The easiest way to get started on this problem is to get started on this problem. But let’s start simple, with $6$ lanes.

Suppose the first swimmer jumps in and she goes into the third lane. By the social distancing rule, this means that no other swimmer can go into the second lane or the fourth lane.
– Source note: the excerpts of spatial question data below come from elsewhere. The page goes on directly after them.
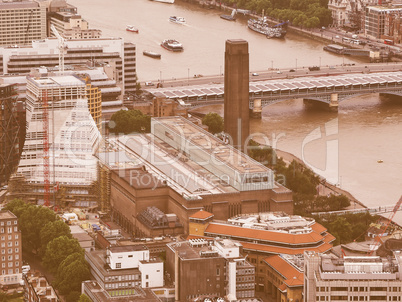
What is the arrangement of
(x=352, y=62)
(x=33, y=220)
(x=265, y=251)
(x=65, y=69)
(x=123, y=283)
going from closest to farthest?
(x=123, y=283) < (x=265, y=251) < (x=33, y=220) < (x=65, y=69) < (x=352, y=62)

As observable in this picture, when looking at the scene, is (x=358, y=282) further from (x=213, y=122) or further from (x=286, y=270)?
(x=213, y=122)

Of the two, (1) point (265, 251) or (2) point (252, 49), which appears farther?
(2) point (252, 49)

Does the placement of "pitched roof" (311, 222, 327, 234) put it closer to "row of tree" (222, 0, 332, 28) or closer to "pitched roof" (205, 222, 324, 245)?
"pitched roof" (205, 222, 324, 245)

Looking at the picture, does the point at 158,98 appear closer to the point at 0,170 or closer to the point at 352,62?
the point at 0,170

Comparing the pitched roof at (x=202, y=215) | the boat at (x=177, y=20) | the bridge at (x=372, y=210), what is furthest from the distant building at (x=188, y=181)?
the boat at (x=177, y=20)

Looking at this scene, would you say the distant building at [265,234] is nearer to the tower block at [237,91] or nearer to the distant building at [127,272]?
the distant building at [127,272]

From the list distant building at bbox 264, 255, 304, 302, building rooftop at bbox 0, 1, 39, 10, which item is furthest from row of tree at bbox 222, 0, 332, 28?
distant building at bbox 264, 255, 304, 302

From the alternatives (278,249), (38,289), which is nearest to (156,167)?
(278,249)

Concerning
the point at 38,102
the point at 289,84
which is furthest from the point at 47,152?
the point at 289,84
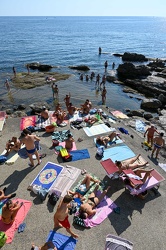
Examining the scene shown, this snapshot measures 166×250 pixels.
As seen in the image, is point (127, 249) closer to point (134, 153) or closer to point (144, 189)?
point (144, 189)

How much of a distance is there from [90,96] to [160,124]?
9.93 meters

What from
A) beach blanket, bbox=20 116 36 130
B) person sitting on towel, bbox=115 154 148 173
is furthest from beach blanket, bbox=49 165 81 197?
beach blanket, bbox=20 116 36 130

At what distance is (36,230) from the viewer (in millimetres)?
6715

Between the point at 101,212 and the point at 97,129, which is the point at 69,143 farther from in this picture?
the point at 101,212

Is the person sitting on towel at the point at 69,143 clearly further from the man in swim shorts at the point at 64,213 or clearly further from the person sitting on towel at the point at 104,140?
the man in swim shorts at the point at 64,213

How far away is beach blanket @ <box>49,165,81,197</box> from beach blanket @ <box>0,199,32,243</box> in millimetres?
1085

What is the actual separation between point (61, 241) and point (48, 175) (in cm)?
310

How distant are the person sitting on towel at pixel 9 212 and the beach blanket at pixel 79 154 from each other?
4.04 metres

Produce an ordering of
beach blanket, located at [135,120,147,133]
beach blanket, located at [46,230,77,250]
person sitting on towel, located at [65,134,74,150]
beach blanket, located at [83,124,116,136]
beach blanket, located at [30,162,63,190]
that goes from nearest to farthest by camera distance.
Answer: beach blanket, located at [46,230,77,250], beach blanket, located at [30,162,63,190], person sitting on towel, located at [65,134,74,150], beach blanket, located at [83,124,116,136], beach blanket, located at [135,120,147,133]

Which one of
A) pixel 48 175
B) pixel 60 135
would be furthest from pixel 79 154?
pixel 60 135

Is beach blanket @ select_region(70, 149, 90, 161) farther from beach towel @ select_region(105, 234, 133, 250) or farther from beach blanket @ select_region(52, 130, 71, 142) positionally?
beach towel @ select_region(105, 234, 133, 250)

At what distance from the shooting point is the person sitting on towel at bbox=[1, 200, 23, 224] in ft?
21.4

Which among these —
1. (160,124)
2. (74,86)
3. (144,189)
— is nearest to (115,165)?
(144,189)

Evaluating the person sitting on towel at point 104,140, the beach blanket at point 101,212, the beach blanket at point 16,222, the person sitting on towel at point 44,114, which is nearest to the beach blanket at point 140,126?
the person sitting on towel at point 104,140
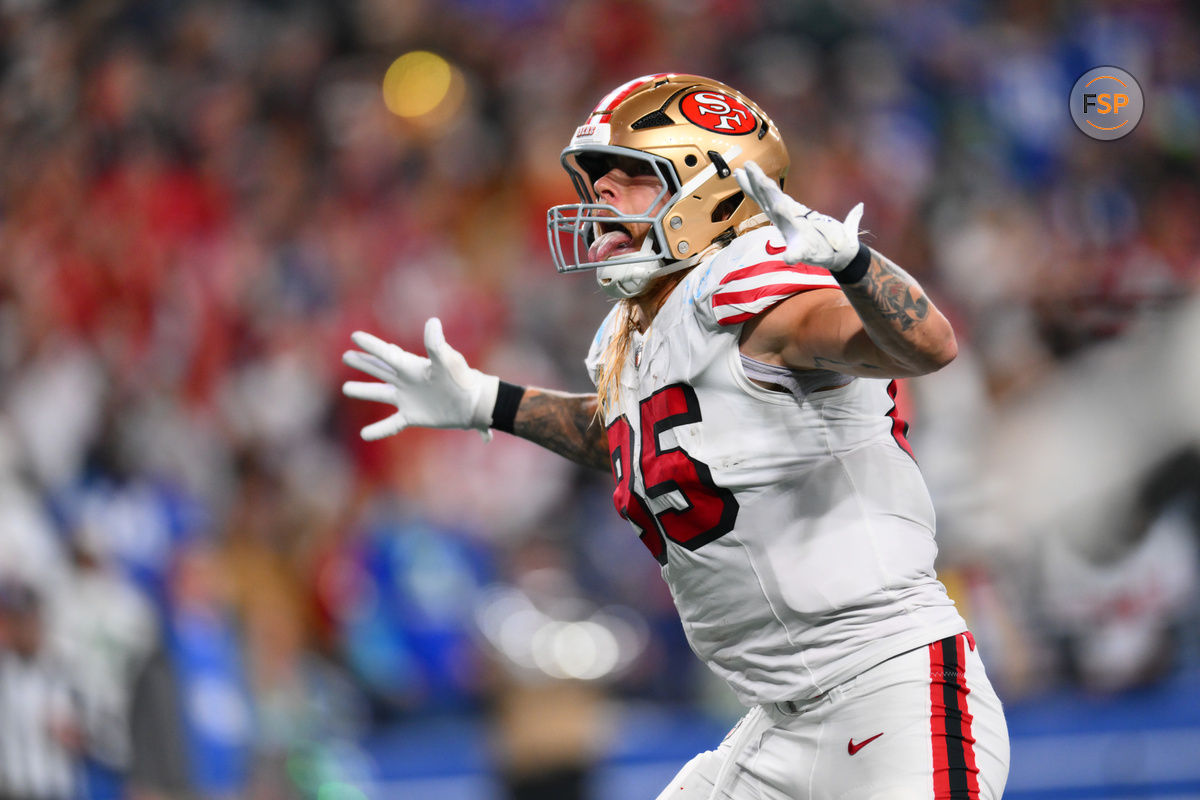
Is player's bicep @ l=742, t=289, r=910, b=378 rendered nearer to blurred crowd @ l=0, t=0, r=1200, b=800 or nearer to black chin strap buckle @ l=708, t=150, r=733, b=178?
black chin strap buckle @ l=708, t=150, r=733, b=178

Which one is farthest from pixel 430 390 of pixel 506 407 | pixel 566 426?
pixel 566 426

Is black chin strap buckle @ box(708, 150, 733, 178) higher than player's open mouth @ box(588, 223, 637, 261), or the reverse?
black chin strap buckle @ box(708, 150, 733, 178)

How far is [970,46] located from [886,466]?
21.5 ft

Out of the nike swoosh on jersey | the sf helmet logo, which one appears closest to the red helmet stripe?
the sf helmet logo

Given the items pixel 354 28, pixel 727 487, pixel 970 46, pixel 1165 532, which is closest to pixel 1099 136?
pixel 727 487

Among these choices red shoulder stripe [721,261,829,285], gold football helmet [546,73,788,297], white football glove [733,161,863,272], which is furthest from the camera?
gold football helmet [546,73,788,297]

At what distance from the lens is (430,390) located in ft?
12.6

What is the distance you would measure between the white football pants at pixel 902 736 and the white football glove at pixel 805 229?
34.4 inches

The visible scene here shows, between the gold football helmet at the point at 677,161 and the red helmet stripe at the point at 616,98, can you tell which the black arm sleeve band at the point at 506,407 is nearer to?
the gold football helmet at the point at 677,161

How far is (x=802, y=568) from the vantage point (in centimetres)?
292

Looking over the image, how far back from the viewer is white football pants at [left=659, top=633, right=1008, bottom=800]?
2.82 metres

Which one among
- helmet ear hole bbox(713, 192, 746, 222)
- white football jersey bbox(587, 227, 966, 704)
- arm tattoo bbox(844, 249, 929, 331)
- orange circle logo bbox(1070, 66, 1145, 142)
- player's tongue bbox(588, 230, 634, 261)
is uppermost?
orange circle logo bbox(1070, 66, 1145, 142)

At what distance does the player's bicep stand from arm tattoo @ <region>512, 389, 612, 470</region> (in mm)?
885

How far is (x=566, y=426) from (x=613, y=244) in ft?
2.00
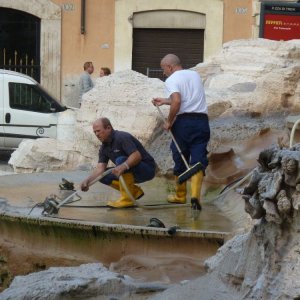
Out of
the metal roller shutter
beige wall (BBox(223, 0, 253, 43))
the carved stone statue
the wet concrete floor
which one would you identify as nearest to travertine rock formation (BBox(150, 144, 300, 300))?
the carved stone statue

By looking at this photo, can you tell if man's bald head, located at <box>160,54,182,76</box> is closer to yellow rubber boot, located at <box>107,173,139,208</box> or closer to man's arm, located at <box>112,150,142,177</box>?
man's arm, located at <box>112,150,142,177</box>

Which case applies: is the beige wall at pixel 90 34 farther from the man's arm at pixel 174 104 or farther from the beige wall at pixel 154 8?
the man's arm at pixel 174 104

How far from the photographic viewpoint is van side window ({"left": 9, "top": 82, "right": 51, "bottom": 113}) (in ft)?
57.4

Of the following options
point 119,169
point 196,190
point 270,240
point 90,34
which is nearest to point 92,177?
point 119,169

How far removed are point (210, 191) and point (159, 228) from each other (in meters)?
2.61

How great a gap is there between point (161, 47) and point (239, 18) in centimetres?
193

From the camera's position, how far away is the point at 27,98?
57.8ft

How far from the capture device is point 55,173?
39.5 feet

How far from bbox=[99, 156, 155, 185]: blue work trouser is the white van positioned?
7170mm

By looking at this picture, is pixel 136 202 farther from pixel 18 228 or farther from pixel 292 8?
pixel 292 8

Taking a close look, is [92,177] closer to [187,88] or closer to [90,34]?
[187,88]

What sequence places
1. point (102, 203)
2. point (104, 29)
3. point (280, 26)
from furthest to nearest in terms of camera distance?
1. point (104, 29)
2. point (280, 26)
3. point (102, 203)

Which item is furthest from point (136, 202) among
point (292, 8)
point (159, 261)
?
point (292, 8)

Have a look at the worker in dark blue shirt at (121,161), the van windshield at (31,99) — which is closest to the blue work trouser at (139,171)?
the worker in dark blue shirt at (121,161)
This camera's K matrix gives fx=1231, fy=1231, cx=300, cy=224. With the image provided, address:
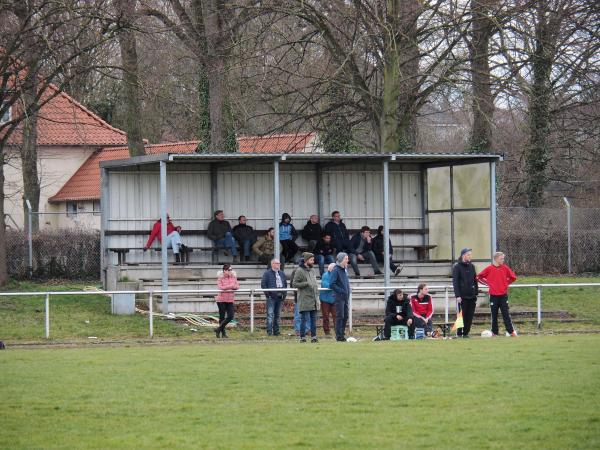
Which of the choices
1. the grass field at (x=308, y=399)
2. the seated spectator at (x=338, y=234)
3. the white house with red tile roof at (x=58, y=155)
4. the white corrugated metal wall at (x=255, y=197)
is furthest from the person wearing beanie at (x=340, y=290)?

We effectively now have two copies of the original problem playing out in lane $1$ and in lanes $5$ through $6$.

In other words, the total number of swimmers we expect, given that the first swimmer hopped into lane $3$ is the swimmer in lane $3$ plus the expected number of swimmers in a $1$ lane pool plus the expected number of swimmers in a $2$ lane pool.

\[S(6 | \text{first swimmer in lane 3}) = 1 + S(1) + S(2)\]

If the first swimmer had instead gone into the second lane, we’d get

\[S(6 | \text{first swimmer in lane 2}) = 1 + S(3)\]

Since there’s an equal chance of the first swimmer going in any lane, the expected number of swimmers in the pool is

\[\begin{align} S(6) &= \frac{2\left(1 + S(4)\right) + 2\left(1 + S(3)\right) + 2\left(1 + S(1) + S(2)\right)}{6} \\ &= 1 + 2\frac{S(1) + S(2) + S(3) + S(4)}{6} \end{align}\]

Diagramatically, we can picture this recursion like

Illustrating the pool recursion induced by the first swimmer hopping in the third lane.

Generalizing, this becomes the recursive equation

\[S(N) = 1 + 2\frac{S(1) + S(2) + \ldots + S(N-2)}{N}.\]

So… how many swimmers?

Before moving on to finer points, let’s use the formula to find the expected number of swimmers in a $5$ lane pool. First of all, we have the base cases of $1$ and $2$ lane pools, for which we can only fit a single swimmer so $S(1) = S(2) = 1.$

For $5$ lanes, we get

\[S(5) = 1 + 2\frac{S(1) + S(2) + S(3)}{5}\]

plugging in $S(3) = 1 + 2S(1)/3 = 5/3$ and the bases cases, we get

\[S(5) = 1 + 2\frac{1 + 1 + 5/3}{5} = 1 + 2\frac{11/3}{5} = \frac{37}{15}.\]

So, on average, $5 - 37/15 \approx 2.53$ swimmers willl be left crying on the side of the pool.

Recursive evaluation

We can code this up (in Python) like

def S(n):
    if n == 0:
        return 0
    elif n == 1 or n == 2:
        return 1
    else:
        return (1 + 1/n * (2 * sum(S(i) for i in range(n-1))))

This works but, since it’s a recursive function, it’s much faster if we remember earlier evaluations:

from collections import defaultdict
memo = defaultdict(lambda: False)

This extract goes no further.